We came across a jellyfish, fully intact, laying in the sun, too far away from the water to reach. We took a picture and I saw it shutter and move, breathing, as if it were gasping in the air. It was evening and I wondered if the tide would rise enough to wash it back to sea before it died. QA filled a hermit crab's shell with water to dump on the jellyfish. The crab poked it's eyes out of the shell, glaring and silent.
We trudged from the water and across the beach, my mind heavy with bitterness that this awful city didn't even have a decent beach to offer; it gave us, instead, cuts and isles of dirty water and black sand and death.
I caught a flicker of movement in the water. The water rippled again. Before long, I could see the sliver bodies of hundreds of minnows, scales silver in the sun, leaping from the ocean that before offered not movement or life beyond the summer breeze. QA found a flopping minnow on the shore and in one solid scoop tossed it into the water. They danced back and forth, leaping from the water and landing in streaks, hundreds of little splashes, so alive.
1 comment:
I ain't Shakespeare either...but that jelly fish was toast...and the hermit crab had it comin'. Besides, he seemed happy enough after he posed for my frog shot on the beach.

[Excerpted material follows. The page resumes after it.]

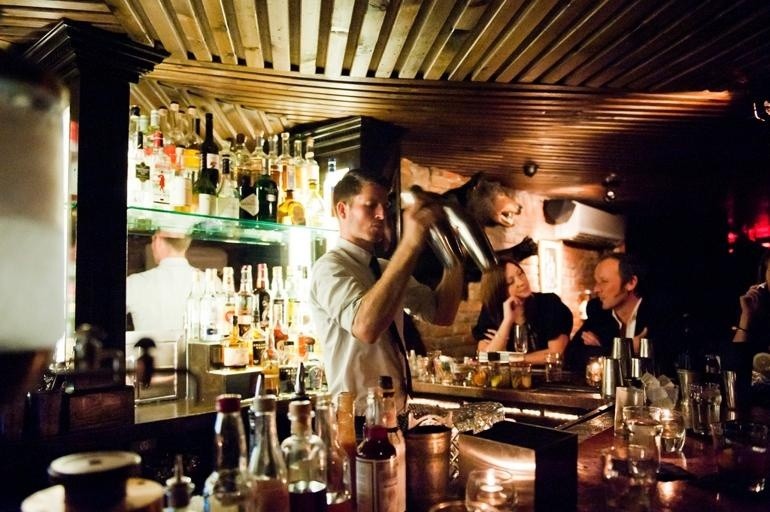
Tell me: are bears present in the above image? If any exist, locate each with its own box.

Hope you also remember the most important thing we saw on the beach that day. Though betrayed and beaten by nature, reeking with the smells that accompany the ravages of devastation among the living, the children played in that tainted water only 100 yards away, the hermit crabs scuffled through the sand, sporting their new and improved homes, the little silver fish danced from puddle to puddle, void of any envy for clearer, less scarred waters, and the beautiful trees that had once grown near the beach front had been transformed into carvings that saluted the life that populated the once beautiful waters of that little stretch of land. By the time we went home, despite the lingering smell of the recent past that clung to my nostrils and warded off any craving for sea food I may have otherwise been tempted to indulge, I enjoyed my small microwave dinner knowing that only a half a mile away…just along a scarred and abandoned shoreline, life was proving its humble determination…not just to continue, but to truly live. I'm pretty sure was the most important thing at the beach that day. That and the funny sink hole that you fell in.
...and the daggon hermit crab is fine.